>>>>

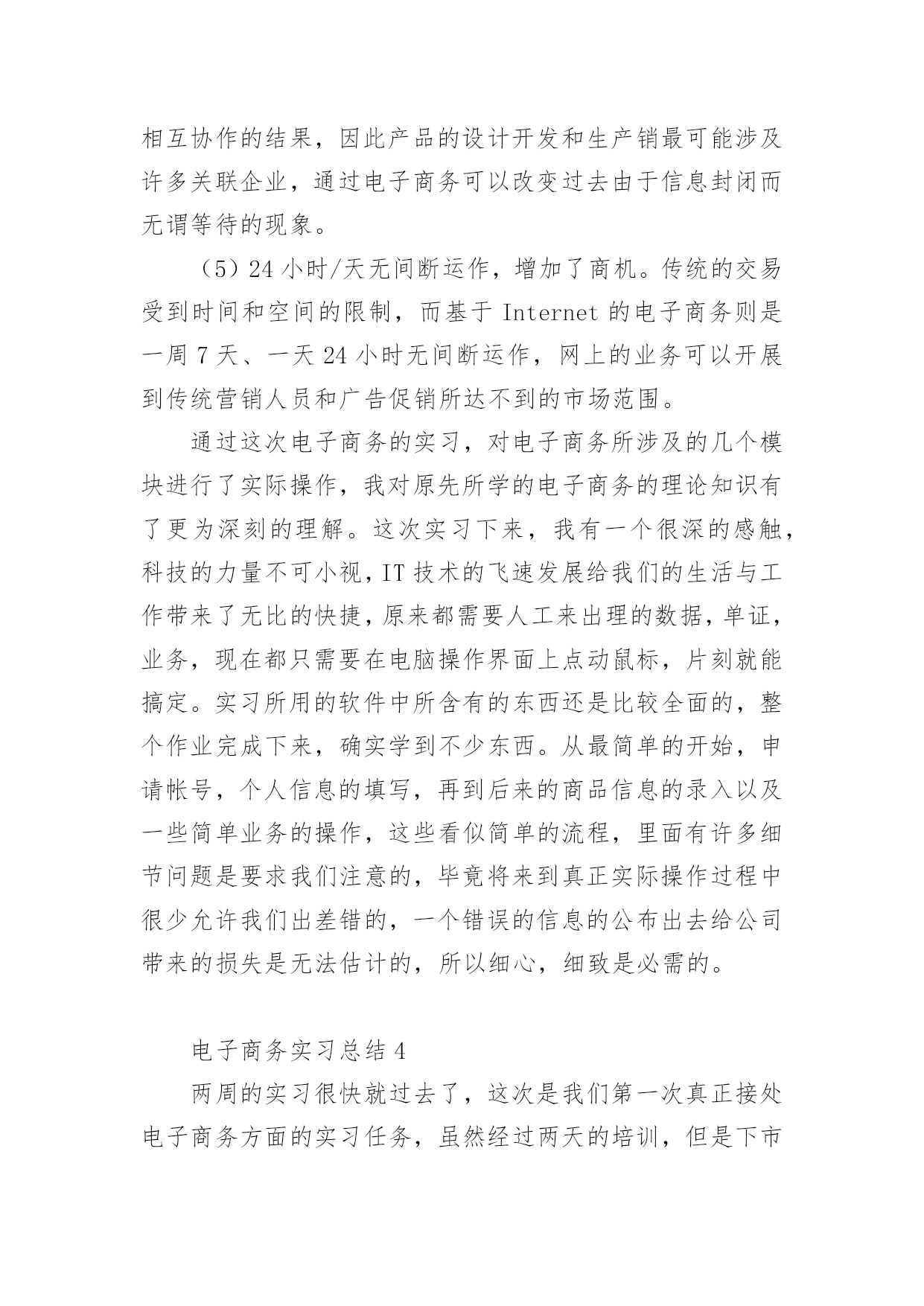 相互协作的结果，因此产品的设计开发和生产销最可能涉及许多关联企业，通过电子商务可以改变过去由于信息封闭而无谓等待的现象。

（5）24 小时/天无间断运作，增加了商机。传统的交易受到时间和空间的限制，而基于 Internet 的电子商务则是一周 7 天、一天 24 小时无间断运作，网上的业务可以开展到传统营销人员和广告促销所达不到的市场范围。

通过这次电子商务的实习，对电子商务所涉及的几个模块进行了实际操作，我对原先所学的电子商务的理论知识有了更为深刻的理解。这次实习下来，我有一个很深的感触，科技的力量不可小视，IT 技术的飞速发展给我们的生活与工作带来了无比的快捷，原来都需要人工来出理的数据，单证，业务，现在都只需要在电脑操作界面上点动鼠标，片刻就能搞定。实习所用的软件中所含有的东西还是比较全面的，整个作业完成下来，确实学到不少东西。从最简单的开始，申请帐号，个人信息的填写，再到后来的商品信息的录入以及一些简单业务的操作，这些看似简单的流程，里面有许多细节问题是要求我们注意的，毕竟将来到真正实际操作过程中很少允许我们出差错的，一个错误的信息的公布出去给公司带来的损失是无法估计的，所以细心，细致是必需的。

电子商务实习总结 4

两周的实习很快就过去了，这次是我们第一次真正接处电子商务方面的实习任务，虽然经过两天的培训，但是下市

<<<<

Work item: Print the listing again exactly as it appears, except for the pictures, which stay out.

Solved problem:
 相互协作的结果，因此产品的设计开发和生产销最可能涉及许多关联企业，通过电子商务可以改变过去由于信息封闭而无谓等待的现象。

（5）24 小时/天无间断运作，增加了商机。传统的交易受到时间和空间的限制，而基于 Internet 的电子商务则是一周 7 天、一天 24 小时无间断运作，网上的业务可以开展到传统营销人员和广告促销所达不到的市场范围。

通过这次电子商务的实习，对电子商务所涉及的几个模块进行了实际操作，我对原先所学的电子商务的理论知识有了更为深刻的理解。这次实习下来，我有一个很深的感触，科技的力量不可小视，IT 技术的飞速发展给我们的生活与工作带来了无比的快捷，原来都需要人工来出理的数据，单证，业务，现在都只需要在电脑操作界面上点动鼠标，片刻就能搞定。实习所用的软件中所含有的东西还是比较全面的，整个作业完成下来，确实学到不少东西。从最简单的开始，申请帐号，个人信息的填写，再到后来的商品信息的录入以及一些简单业务的操作，这些看似简单的流程，里面有许多细节问题是要求我们注意的，毕竟将来到真正实际操作过程中很少允许我们出差错的，一个错误的信息的公布出去给公司带来的损失是无法估计的，所以细心，细致是必需的。

电子商务实习总结 4

两周的实习很快就过去了，这次是我们第一次真正接处电子商务方面的实习任务，虽然经过两天的培训，但是下市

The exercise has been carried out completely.